_SET TASK A_
Repeat the stretch from "This I Know is" through "Christian Albums chart." in the page on the album This I Know.

_PAGE_
===============

Studio album by Kim Boyce
- Released: 1990
- Studio: Knightlight Studios, Dallas, Texas
- Genre: CCM, R&B, Christian pop
- Length: 43:07
- Label: Myrrh, Word
- Producer: Tim Miner

Kim Boyce chronology
| Love Is You to Me (1989) | This I Know (1990) | Facts of Love (1992) |

= This I Know =

This I Know is the fourth studio album by American Christian singer and songwriter Kim Boyce. It would be her final album on the Myrrh label released in 1990. Christian singer/songwriter Tim Miner, who co-wrote and produced the track "Tender Heart" from her 1989 album Love Is You to Me handles the production duties on this album. Boyce duets with her husband Gary Koreiba on the song "True Love" and also dedicates the album to him. Songwriting contributions provided by Miner, Cindy Cruse and Amy Grant. The album's first CHR/Pop single and music video "Good Enough" incorporates the traditional Gospel song "Old-Time Religion." This I Know peaked at number 15 on the Top Christian Albums chart.

===============

_SET TASK B_
List each line of the records that contains the string "alloy".

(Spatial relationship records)
===============

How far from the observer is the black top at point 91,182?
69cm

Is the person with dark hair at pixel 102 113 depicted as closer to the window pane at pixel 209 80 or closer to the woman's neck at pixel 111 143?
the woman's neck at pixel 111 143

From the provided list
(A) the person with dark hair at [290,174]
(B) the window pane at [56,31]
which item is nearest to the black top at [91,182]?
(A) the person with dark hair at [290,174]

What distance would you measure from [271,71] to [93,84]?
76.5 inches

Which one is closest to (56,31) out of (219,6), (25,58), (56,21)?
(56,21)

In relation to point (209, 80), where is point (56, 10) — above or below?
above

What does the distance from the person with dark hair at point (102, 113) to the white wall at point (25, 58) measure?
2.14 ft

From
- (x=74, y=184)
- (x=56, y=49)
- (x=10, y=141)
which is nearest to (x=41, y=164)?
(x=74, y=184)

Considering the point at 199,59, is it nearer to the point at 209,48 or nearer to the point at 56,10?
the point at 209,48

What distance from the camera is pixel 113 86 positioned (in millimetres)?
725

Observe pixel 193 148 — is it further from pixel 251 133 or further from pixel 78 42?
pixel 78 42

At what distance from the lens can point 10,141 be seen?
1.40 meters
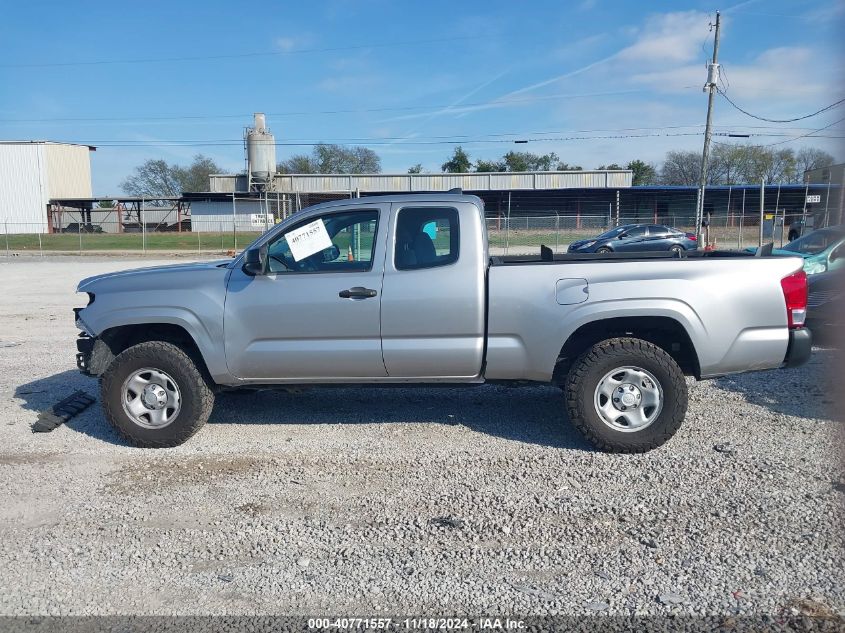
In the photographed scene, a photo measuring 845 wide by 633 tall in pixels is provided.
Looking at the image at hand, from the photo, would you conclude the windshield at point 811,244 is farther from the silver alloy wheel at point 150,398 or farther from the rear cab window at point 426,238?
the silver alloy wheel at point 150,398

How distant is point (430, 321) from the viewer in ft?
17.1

===============

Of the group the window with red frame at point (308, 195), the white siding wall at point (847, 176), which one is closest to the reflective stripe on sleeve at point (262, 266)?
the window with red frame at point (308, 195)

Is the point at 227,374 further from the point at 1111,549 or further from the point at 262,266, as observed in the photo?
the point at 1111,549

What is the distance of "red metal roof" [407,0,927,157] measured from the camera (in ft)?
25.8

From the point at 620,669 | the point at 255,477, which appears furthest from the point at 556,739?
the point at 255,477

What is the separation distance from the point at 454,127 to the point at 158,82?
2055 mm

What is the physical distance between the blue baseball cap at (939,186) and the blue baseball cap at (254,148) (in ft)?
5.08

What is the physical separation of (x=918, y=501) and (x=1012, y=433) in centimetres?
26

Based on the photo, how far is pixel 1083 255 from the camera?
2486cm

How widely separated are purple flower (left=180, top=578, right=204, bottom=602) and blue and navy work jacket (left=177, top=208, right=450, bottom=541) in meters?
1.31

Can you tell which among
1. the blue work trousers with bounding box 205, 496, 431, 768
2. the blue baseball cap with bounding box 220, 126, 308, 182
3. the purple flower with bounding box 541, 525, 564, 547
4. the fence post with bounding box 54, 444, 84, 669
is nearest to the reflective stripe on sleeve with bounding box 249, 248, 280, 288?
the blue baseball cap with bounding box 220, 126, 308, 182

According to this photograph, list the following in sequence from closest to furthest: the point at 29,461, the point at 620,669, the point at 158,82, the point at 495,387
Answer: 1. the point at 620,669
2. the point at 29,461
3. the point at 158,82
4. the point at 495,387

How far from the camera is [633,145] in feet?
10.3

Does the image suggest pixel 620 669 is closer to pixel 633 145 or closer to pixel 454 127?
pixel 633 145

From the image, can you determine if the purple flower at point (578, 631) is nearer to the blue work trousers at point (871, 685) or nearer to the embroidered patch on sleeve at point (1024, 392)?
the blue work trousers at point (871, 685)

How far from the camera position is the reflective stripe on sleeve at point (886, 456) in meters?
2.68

===============

_FINISHED ANSWER A_
This I Know is the fourth studio album by American Christian singer and songwriter Kim Boyce. It would be her final album on the Myrrh label released in 1990. Christian singer/songwriter Tim Miner, who co-wrote and produced the track "Tender Heart" from her 1989 album Love Is You to Me handles the production duties on this album. Boyce duets with her husband Gary Koreiba on the song "True Love" and also dedicates the album to him. Songwriting contributions provided by Miner, Cindy Cruse and Amy Grant. The album's first CHR/Pop single and music video "Good Enough" incorporates the traditional Gospel song "Old-Time Religion." This I Know peaked at number 15 on the Top Christian Albums chart.

_FINISHED ANSWER B_
Looking at the image at hand, from the photo, would you conclude the windshield at point 811,244 is farther from the silver alloy wheel at point 150,398 or farther from the rear cab window at point 426,238?
the silver alloy wheel at point 150,398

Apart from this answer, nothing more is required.